## Stored data entries
──────────────────────────────

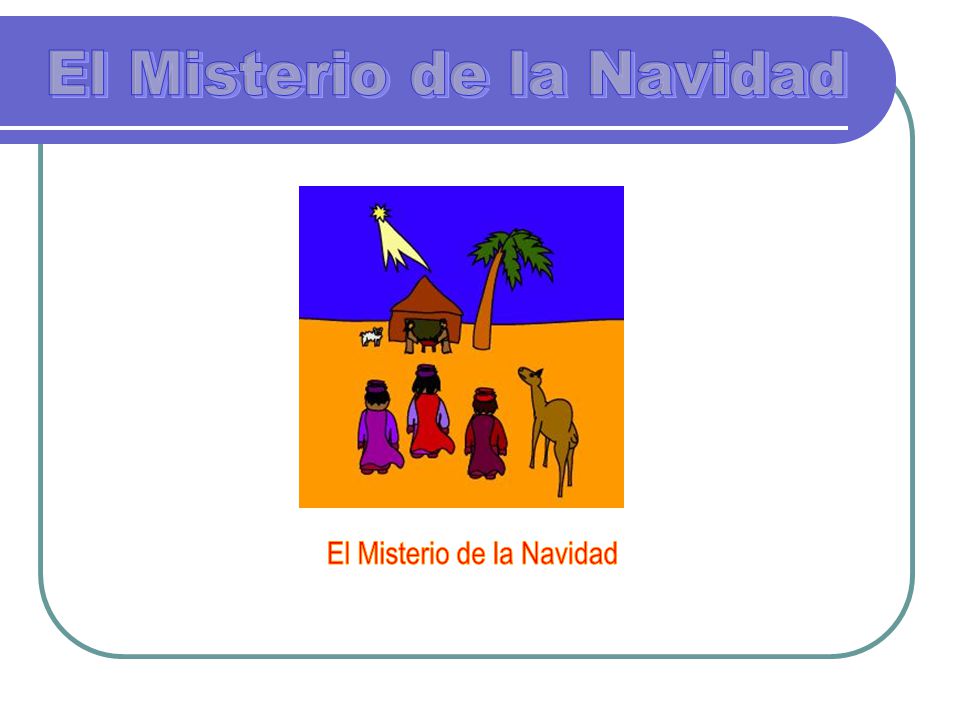 El Misterio de la Navidad

El Misterio de la Navidad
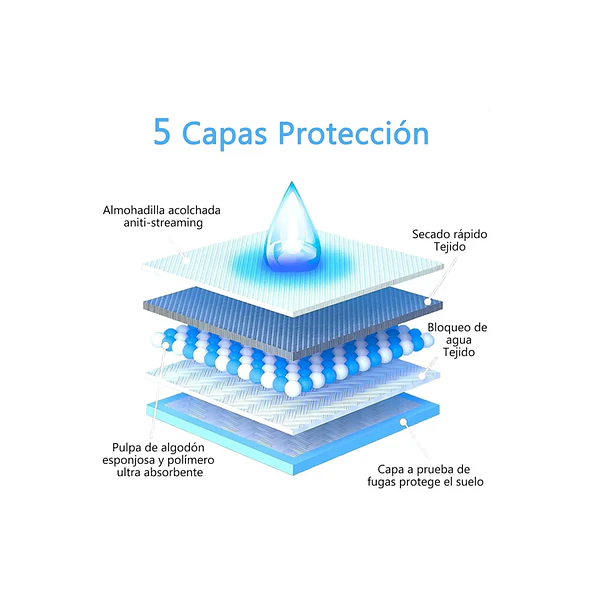 5 Capas Protección

Almohadilla acolchada aniti-streaming

Secado rápido Tejido

Bloqueo de agua Tejido

Pulpa de algodón esponjosa y polímero ultra absorbente

Capa a prueba de fugas protege el suelo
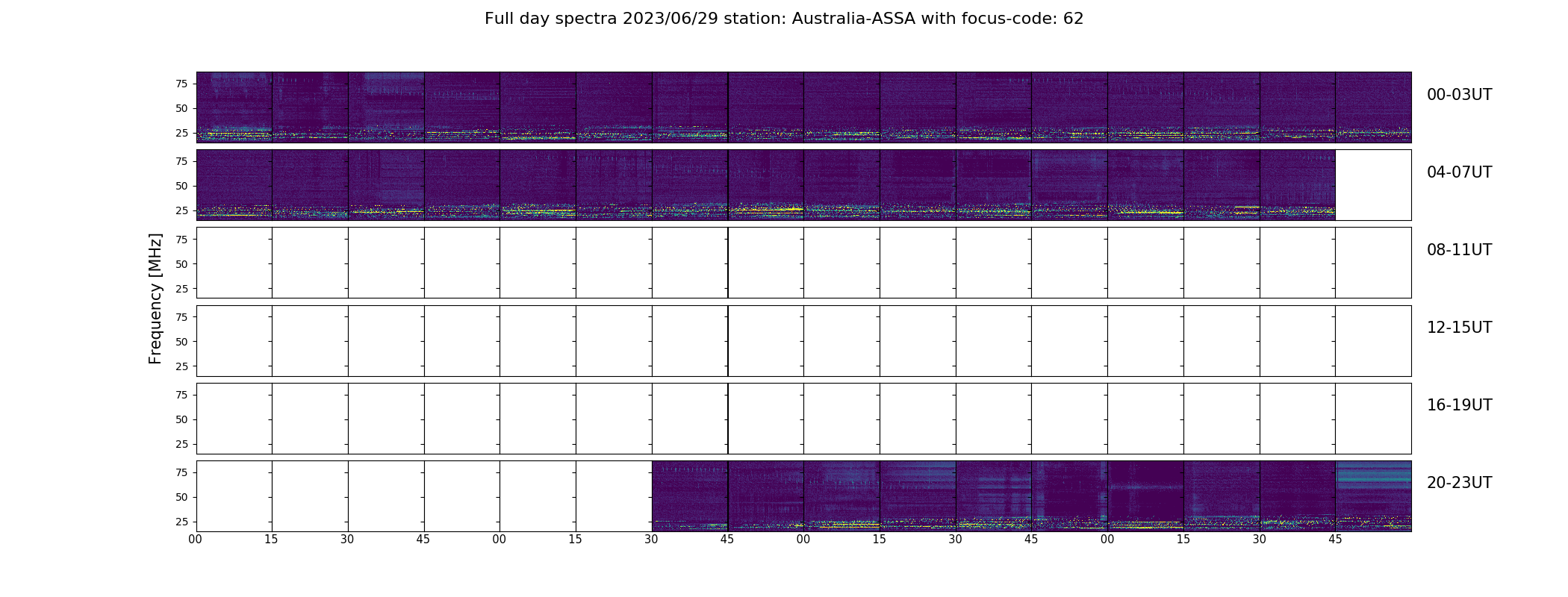 Full day spectra 2023/06/29 station: Australia-ASSA with focus-code: 62

Frequency [MHz]

75
50
25
00-03UT

75
50
25
04-07UT

75
50
25
08-11UT

75
50
25
12-15UT

75
50
25
16-19UT

75
50
25
20-23UT

00 15 30 45 00 15 30 45 00 15 30 45 00 15 30 45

──────────────────────────────

## Exercise prompt
An exact copy is required of the lines from the one holding "Almohadilla acolchada aniti-streaming" to the end of the entries above, both included; no pictures belong in it.

## Answer section
Almohadilla acolchada aniti-streaming

Secado rápido Tejido

Bloqueo de agua Tejido

Pulpa de algodón esponjosa y polímero ultra absorbente

Capa a prueba de fugas protege el suelo
 Full day spectra 2023/06/29 station: Australia-ASSA with focus-code: 62

Frequency [MHz]

75
50
25
00-03UT

75
50
25
04-07UT

75
50
25
08-11UT

75
50
25
12-15UT

75
50
25
16-19UT

75
50
25
20-23UT

00 15 30 45 00 15 30 45 00 15 30 45 00 15 30 45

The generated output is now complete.